作家の村上春樹さんが、「最近面白かった本や映画は何ですか?」という質問に、『ブレイキング・バッド』と答えていましたので、『オザークへようこそ』に引き続き観てみました。麻薬・資金洗浄ということではつながりがありますが、リアリティがあるというか、なかなか厳しいドラマです。
ブレイキング・バッド(Breaking Bad)は「道を踏み外す」「したいことをする(よくないことに使う)」という意味だそうです。シーズン5まであり、2008年から2013年の放送です。
高校の化学教師であるウォルター・ホワイトは、50才にして妊娠中の妻、脳性麻痺の息子、多額の住宅ローンを抱え、洗車場のアルバイトも掛け持ちでやっています。そんな中、突然、ステージ4の肺ガンで余命2~3年と診断されます。自分の医療費、残される家族のために、多額のお金が必要となってきます。

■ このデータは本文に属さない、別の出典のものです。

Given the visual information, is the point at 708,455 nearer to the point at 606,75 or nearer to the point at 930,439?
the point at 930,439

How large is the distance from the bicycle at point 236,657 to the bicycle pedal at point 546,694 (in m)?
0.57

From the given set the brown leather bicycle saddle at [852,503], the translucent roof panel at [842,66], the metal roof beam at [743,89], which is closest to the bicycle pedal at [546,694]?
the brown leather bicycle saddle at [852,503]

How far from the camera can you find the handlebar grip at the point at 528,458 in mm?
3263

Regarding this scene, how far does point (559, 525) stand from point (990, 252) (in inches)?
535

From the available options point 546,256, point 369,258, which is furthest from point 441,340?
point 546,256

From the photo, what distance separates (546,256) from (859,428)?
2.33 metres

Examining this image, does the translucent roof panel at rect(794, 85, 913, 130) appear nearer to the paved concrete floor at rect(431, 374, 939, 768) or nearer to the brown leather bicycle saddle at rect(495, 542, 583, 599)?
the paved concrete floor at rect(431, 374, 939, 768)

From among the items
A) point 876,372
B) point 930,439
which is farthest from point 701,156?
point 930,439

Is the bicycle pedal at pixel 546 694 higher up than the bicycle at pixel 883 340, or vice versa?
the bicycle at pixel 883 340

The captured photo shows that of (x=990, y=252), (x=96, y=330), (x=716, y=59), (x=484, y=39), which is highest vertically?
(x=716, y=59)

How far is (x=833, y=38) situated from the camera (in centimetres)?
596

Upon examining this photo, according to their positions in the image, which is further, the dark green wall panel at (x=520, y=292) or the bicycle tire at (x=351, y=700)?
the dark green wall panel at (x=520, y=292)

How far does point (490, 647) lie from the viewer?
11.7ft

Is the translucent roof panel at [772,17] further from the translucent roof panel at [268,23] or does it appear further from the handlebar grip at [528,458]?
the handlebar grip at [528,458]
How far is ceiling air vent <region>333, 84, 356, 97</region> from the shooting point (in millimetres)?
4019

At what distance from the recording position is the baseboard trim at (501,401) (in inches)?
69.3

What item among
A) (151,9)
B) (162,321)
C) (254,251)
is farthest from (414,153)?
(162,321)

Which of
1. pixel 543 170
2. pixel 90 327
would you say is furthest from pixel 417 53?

化学では天才的な頭脳を持つホワイトは、かつて一緒に立ち上げた会社は、途中で株を売ってしまったことを後悔しています。その会社はホワイトが開発した製品により、巨大な会社となっています。その頭脳を麻薬製造の方に使っていきます。まさにブレイキング・バッドです。化学の知識を駆使してメタンフェタミン(通称メス)を製造します。モノは高品質のため飛ぶように売れていきます。
最初はちょっとした道の踏み外しが、だんだんとエスカレートして殺人にも手を染め、麻薬界の伝説の大物ハイゼンベルクとなっていきます。家族のためと思ってやったことが、とんでもない結末となっていきます。結果を知っていれば、決してブレイキンダウンしなかったことでしょう。
良くできたドラマです。最初の方の伏線から、最終的には全て回収していきます。ホワイト役ののブライアン・クランストンはエミー賞のベスト男優賞を4年連続で受賞しています。昨年公開の『トランボ ハリウッドに最も嫌われた男』では実在の脚本家ダルトン・トランボを演じていました。が、どうしてもウォルター・ホワイトに見えてしまいます。